───── Exercise material ─────
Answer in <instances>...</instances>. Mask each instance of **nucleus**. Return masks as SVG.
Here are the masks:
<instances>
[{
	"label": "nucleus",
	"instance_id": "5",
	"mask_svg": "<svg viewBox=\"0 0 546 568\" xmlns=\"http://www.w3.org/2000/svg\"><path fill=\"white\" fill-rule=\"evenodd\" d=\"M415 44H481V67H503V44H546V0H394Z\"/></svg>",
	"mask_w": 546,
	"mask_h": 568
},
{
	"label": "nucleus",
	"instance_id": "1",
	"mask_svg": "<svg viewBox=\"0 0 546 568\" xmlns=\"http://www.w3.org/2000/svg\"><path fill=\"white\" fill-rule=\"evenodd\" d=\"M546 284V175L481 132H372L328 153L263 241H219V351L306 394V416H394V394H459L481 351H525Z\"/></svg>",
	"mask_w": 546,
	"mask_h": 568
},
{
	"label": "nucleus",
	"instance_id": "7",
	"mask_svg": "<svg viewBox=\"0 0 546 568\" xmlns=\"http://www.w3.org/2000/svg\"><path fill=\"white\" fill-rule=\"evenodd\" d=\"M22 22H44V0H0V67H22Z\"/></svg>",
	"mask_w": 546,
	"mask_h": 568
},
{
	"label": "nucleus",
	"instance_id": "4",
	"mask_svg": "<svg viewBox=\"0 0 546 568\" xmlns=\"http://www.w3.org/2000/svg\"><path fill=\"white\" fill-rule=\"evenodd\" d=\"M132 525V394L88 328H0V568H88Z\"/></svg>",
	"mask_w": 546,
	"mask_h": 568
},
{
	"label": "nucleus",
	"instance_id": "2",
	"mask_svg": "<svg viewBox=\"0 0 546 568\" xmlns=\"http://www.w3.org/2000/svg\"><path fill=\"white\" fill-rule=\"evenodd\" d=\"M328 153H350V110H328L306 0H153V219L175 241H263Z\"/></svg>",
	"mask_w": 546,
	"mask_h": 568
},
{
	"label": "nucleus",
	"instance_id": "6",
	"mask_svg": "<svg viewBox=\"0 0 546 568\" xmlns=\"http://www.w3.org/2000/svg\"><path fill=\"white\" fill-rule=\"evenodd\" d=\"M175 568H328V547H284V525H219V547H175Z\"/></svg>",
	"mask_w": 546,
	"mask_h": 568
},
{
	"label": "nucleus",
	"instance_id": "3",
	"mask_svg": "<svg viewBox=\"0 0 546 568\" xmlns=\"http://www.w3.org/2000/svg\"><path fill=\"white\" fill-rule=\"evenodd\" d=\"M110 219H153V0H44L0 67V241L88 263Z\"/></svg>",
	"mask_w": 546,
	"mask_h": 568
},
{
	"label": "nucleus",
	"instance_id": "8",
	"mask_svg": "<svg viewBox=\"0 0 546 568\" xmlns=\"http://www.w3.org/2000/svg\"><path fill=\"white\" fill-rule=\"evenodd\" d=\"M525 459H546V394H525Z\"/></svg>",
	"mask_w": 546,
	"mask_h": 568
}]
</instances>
─────
───── Exercise material ─────
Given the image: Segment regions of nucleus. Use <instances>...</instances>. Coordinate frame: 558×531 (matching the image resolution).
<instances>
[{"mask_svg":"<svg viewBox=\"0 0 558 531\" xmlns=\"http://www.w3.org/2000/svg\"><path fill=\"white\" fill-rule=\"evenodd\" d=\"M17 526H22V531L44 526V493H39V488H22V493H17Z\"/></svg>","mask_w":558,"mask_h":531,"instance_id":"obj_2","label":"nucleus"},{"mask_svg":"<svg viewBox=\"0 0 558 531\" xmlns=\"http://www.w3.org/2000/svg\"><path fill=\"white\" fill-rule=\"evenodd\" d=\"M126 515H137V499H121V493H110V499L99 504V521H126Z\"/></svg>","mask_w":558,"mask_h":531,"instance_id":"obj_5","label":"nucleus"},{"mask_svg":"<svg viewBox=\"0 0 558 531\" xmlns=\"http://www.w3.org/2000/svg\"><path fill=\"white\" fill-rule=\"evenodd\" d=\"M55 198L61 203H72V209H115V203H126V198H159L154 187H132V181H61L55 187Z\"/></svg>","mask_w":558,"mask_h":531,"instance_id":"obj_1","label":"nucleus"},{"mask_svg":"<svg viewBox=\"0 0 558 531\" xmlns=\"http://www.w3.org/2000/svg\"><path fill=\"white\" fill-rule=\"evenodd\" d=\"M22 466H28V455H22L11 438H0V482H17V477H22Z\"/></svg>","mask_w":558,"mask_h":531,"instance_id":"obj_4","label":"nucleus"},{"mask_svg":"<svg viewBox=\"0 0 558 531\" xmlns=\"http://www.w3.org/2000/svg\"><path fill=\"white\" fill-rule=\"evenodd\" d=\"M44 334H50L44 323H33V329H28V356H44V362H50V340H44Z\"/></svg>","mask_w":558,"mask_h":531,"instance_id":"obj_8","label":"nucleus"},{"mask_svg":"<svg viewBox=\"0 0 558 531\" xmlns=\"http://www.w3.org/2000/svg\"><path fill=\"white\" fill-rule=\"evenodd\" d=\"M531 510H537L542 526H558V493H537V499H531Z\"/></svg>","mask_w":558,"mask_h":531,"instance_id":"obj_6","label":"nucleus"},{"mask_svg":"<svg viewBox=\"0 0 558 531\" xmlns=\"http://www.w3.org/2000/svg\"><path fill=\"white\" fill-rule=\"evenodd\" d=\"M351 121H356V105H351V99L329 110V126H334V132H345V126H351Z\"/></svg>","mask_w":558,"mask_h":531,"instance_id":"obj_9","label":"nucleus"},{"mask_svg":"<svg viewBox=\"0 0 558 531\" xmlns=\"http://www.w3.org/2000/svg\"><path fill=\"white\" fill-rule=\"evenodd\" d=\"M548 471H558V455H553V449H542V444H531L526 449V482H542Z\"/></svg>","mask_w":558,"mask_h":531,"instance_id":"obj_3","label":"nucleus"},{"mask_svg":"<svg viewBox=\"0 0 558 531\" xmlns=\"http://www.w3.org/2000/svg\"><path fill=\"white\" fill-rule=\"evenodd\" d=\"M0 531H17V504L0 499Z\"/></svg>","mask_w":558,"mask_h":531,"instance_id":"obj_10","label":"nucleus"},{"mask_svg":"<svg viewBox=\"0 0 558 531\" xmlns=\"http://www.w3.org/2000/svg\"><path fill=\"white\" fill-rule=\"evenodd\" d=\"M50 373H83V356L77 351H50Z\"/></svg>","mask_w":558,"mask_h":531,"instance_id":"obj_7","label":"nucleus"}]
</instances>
─────
Brief:
Please pull out every line of the data above that contains the word "masks" and copy each one in full.

Complete answer:
Answer in <instances>...</instances>. Mask each instance of **nucleus**. Return masks as SVG.
Here are the masks:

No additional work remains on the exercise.